En attendant, une prémisse : toute forme d’inconfort ou de douleur que nous, qui nous occupons des droits des animaux, ressentons n’est rien comparée aux conditions de souffrance extrême que les animaux eux-mêmes éprouvent, mais il y a aussi le syndrome secondaire de stress post-traumatique qui est la pathologie de subies par les personnes qui s’occupent ou qui sont d’une manière ou d’une autre proches des principales victimes de la violence ; cela doit non seulement être pris en compte, mais il serait également utile de parler pour éviter d’entrer dans Burnoutc’est-à-dire tomber malade de dépression nerveuse, de dépression, d’anxiété et de pathologies similaires affectant notre système psychique.

Nous, les végétaliens, surtout si nous faisons aussi de l’activisme, sommes en fait soumis à un état de stress continu parce que nous voyons et reconnaissons toutes ces formes d’exploitation et de violence contre les animaux qui restent généralement invisibles pour la plupart comme normalisées et naturalisées.

C’est comme si nous voyions une réalité cachée derrière l’ordinaire.

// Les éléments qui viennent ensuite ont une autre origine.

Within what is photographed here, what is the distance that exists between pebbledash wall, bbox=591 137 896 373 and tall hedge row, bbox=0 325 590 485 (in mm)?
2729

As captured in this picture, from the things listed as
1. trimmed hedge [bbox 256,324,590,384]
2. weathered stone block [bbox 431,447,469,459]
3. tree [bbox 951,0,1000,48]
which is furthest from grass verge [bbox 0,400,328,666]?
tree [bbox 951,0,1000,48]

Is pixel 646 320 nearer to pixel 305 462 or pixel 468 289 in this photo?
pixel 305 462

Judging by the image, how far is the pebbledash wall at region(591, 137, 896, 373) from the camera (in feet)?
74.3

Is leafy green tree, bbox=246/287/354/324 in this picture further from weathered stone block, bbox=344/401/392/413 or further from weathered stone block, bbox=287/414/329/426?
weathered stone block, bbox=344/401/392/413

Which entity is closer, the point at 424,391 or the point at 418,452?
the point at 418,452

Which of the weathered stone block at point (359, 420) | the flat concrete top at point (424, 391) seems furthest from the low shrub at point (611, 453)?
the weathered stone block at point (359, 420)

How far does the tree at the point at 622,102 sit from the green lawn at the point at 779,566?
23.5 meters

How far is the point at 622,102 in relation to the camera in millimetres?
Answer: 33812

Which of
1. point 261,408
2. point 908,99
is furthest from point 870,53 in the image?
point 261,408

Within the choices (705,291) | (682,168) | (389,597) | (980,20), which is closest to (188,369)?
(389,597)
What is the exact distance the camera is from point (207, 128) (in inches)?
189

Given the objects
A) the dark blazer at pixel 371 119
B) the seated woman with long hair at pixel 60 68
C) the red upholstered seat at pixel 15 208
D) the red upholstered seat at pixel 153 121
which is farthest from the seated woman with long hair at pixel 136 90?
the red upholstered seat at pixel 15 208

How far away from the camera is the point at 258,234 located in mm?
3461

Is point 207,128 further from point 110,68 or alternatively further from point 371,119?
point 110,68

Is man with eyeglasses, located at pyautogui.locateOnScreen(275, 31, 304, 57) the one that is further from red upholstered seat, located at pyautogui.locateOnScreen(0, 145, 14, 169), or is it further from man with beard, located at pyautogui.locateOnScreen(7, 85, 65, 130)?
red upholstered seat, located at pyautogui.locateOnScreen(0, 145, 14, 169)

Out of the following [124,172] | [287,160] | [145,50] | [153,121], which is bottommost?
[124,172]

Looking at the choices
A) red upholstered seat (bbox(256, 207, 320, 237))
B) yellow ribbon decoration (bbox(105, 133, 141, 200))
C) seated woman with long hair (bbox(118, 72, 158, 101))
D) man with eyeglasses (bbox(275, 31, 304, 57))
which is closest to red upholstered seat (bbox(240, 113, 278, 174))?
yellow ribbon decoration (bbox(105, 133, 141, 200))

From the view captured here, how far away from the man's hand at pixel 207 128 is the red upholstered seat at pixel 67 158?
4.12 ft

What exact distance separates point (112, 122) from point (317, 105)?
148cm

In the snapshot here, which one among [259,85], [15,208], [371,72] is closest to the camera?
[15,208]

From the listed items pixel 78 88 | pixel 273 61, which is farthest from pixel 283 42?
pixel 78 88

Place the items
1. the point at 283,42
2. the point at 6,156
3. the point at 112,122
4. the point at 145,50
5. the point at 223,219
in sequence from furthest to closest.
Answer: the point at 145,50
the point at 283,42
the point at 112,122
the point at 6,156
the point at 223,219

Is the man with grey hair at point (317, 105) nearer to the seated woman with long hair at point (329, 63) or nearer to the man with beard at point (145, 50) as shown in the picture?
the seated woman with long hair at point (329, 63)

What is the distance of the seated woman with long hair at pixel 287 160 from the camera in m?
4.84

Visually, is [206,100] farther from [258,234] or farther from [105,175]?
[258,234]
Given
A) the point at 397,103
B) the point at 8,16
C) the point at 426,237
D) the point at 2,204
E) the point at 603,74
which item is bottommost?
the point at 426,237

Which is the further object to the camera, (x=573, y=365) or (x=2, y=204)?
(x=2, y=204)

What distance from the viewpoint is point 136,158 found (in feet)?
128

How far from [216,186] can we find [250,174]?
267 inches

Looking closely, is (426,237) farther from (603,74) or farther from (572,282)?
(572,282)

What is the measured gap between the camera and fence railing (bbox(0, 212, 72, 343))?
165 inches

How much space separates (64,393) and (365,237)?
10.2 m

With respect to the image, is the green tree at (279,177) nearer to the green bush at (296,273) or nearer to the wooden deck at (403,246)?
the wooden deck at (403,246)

Même une simple promenade en ville peut devenir pour nous une source d’inconfort et de stress énormes : dans les vitrines des magasins de vêtements, nous reconnaissons les corps travaillés des animaux sous les formes travaillées des vêtements et des accessoires vestimentaires ; dans les comptoirs des supermarchés, nous voyons les parties de ceux qui étaient des individus sensibles ou les produits de leur exploitation et de leur esclavage ; dans la poissonnerie on assiste, impuissant, à des scènes de cruauté ordinaire, c’est-à-dire à l’achat d’animaux marins souvent encore vivants ou autrement exposés sur la glace, les yeux exorbités et la gueule grande ouverte ; dans les parcs de certaines villes on voit des chevaux tirant de lourdes voitures et la situation n’est certainement pas meilleure pour ceux qui vivent à la campagne, où les coups de feu retentissent déjà au petit matin pendant les périodes de chasse ; monter dans la voiture implique de parcourir des routes bordées sur les bords par des silhouettes d’entrepôts à l’intérieur desquels d’énormes quantités d’individus élevés vivent en prison ou de traverser directement ces horribles camions qui se dirigent vers l’abattoir. D’autres lieux d’enfermement nous apparaissent pour ce qu’ils sont : justement, des lieux d’enfermement, sauf que le commun des mortels les appelle bioparchi, cirques, delphinariums ou fermes pédagogiques.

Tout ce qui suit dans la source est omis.